# Proof of the equivalence between two ways of defining ESS

## Background

Two common ways of defining what an Evolutionary Stable Strategy (ESS) are:

First definition: Consider a population composed of populations playing two strategies, $\mathbf{p}$ and $\mathbf{q}$. Let us denote $W(\mathbf{p})$ the average fitness of the strategy $\mathbf{p}$. A population consisting of individuals playing $\mathbf{p}$ will be an ESS if, whenever a small amount of deviant individuals playing $\mathbf{q}$, the old type $\mathbf{p}$ fares batter than the newcomers $\mathbf{q}$. This means that for all $\mathbf{p}\neq \mathbf{q}$, \begin{equation} W(\mathbf{p}) > W (\mathbf{q}) \end{equation}

Second definition: $E(\mathbf{p},\mathbf{q})$ is the payoff for $\mathbf{p}$-strategist against a $\mathbf{q}$-strategist. The strategy $\mathbf{p}$ is an ESS if and only if the following conditions are satisfied:

1. $E(\mathbf{p},\mathbf{p})\geq E(\mathbf{q},\mathbf{p}) \quad \forall \mathbf{q}$

2. If $\mathbf{q}\neq \mathbf{p}$ and $E(\mathbf{p},\mathbf{p}) = E(\mathbf{q},\mathbf{p})$, then $E(\mathbf{p},\mathbf{q})> E(\mathbf{q},\mathbf{q})$

## Question (shorter version)

The above two ways of defining what an ESS should be equivalent. How can I prove such an equivalence? Alternatively, do you know of a book (or a paper) that has this proof?

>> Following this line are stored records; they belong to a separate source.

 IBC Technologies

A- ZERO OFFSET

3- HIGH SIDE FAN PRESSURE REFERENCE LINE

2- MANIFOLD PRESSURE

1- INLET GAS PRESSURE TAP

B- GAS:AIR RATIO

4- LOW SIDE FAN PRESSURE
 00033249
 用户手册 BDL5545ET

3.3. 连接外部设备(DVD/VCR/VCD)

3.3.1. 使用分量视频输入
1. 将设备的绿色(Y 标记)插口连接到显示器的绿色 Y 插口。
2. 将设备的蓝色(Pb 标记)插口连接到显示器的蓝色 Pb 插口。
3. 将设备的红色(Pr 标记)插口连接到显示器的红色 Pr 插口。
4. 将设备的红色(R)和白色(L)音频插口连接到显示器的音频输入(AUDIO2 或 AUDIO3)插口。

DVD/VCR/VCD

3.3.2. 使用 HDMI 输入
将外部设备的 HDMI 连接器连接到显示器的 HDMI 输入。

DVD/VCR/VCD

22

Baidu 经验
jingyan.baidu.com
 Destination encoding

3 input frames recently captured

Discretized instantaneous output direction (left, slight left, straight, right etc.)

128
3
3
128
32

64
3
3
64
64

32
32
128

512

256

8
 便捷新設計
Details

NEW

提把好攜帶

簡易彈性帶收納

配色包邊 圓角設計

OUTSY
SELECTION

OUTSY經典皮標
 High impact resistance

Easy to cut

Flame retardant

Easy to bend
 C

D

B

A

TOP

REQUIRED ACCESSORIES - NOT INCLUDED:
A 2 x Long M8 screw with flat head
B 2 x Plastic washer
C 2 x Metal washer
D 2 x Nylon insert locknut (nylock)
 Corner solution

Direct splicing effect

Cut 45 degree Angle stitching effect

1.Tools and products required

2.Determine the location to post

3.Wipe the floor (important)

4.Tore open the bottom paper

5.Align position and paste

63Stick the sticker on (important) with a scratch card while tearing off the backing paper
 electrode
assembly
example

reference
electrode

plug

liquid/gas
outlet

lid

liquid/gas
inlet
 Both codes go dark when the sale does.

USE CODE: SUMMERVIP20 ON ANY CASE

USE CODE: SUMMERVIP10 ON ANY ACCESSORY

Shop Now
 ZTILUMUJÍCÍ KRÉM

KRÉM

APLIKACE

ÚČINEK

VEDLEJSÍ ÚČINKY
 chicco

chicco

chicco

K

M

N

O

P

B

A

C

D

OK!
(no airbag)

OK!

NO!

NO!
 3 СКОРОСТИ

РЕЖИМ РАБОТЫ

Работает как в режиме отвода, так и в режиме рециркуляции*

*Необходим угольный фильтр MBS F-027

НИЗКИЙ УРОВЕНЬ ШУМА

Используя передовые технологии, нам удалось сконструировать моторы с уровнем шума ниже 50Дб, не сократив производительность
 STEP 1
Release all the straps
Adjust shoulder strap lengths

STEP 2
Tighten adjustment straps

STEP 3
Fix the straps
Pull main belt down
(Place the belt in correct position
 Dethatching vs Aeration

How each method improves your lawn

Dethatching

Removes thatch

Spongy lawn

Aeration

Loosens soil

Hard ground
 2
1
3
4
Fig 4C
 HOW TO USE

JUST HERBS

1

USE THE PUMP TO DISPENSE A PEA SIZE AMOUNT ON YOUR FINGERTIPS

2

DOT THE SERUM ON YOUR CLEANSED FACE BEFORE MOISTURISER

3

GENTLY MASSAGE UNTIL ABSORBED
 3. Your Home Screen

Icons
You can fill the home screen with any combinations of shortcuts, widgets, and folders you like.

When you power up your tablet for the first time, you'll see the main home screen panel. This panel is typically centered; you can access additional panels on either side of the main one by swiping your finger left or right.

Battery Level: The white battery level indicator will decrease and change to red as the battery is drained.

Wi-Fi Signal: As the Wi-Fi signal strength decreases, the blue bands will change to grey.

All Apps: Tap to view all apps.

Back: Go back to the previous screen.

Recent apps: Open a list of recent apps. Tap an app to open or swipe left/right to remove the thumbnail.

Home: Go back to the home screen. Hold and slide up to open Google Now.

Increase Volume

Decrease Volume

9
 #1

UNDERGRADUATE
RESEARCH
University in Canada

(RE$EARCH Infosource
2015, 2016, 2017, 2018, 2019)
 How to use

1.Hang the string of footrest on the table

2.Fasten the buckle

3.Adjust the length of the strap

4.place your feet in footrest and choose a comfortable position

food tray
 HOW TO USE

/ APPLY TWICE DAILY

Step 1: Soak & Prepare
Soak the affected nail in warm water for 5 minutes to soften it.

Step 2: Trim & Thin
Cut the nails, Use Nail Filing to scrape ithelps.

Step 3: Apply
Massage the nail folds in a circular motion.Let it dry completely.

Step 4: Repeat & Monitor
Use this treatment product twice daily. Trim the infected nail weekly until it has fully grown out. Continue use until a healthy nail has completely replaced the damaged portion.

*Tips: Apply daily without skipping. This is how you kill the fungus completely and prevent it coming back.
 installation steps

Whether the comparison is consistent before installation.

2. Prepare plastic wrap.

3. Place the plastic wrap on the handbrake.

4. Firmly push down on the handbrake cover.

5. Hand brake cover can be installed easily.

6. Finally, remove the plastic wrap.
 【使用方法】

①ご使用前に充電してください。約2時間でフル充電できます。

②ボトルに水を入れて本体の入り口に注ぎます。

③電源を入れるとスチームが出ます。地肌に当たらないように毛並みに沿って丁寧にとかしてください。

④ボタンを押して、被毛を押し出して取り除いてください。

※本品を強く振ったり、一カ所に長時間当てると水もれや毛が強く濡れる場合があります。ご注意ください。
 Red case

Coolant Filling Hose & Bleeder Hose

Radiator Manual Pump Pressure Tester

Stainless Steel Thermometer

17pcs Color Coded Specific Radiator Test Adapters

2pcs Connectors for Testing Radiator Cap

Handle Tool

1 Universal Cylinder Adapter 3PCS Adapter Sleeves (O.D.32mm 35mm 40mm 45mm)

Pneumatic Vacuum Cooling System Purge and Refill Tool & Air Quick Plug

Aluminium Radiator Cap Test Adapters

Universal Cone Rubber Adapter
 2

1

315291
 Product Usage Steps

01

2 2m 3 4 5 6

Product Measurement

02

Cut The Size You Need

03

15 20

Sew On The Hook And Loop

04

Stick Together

## Question (longer version)

I understand that the first definition implies the second. According to the first definition: \begin{align*} W(\mathbf{p}) - W (\mathbf{q}) &>0\\ (1-\epsilon) [E(\mathbf{p},\mathbf{p}) - E(\mathbf{q},\mathbf{p})] + \epsilon [E(\mathbf{p},\mathbf{q}) - E(\mathbf{q},\mathbf{q})] &>0 \end{align*} where $\epsilon$ is frequency of individuals playing $\mathbf{q}$. Since $0<\epsilon<1$, if the above inequality is true, the conditions 1 and 2 in the second definition must be true. The part that I find less clear is how the second definition implies the first definition. More specifically, that if $\mathbf{p}$ is a strict Nash equilibrium (i.e., $E(\mathbf{p},\mathbf{p})> E(\mathbf{q},\mathbf{p})$), then $W(\mathbf{p}) > W (\mathbf{q})$.

• Aren't these definitions applicable to different models of evolution? It seems like the first is applicable in a case where each strategy has, regardless of the other strategies, a known distribution of payoffs. The second seems to have a payoff which is dependent not only on the strategy but also on the other players' strategy. If they are different models, I am not sure what it means to be equivalent. – Hans Dec 12 '15 at 4:20
• @Hans The equivalence between these defs is mentioned in a few textbooks, such as p.232 of Gintis Game Theory Evolving and on p. 63 of Hofbauer & Sigmund's Evolutionary Games and Population Dynamics. – falsum Dec 12 '15 at 4:40

We need to show that if $\mathbf{p}$ is a strict Nash equilibrium, $E(\mathbf{p},\mathbf{p})> E(\mathbf{q},\mathbf{p})$, then $W(\mathbf{p}) > W (\mathbf{q})$ for some sufficiently small $\epsilon$. When $E(\mathbf{p},\mathbf{q}) \geq E(\mathbf{q},\mathbf{q})$, $\mathbf{p}$ clearly dominates $\mathbf{q}$.The less obvious case is when $E(\mathbf{p},\mathbf{q}) < E(\mathbf{q},\mathbf{q})$.
Since $E(\mathbf{p},\mathbf{p}) - E(\mathbf{q},\mathbf{p})>0$, there should be a strictly positive number $k$ such that $$k[E(\mathbf{p},\mathbf{p}) - E(\mathbf{q},\mathbf{p})]+ E(\mathbf{p},\mathbf{q}) - E(\mathbf{q},\mathbf{q})>0$$ is true. Whatever this number is, we can write $k$ as $(1-\epsilon)/\epsilon$ for $0<\epsilon<1$. Substituting this into the equation above gives us the desired result.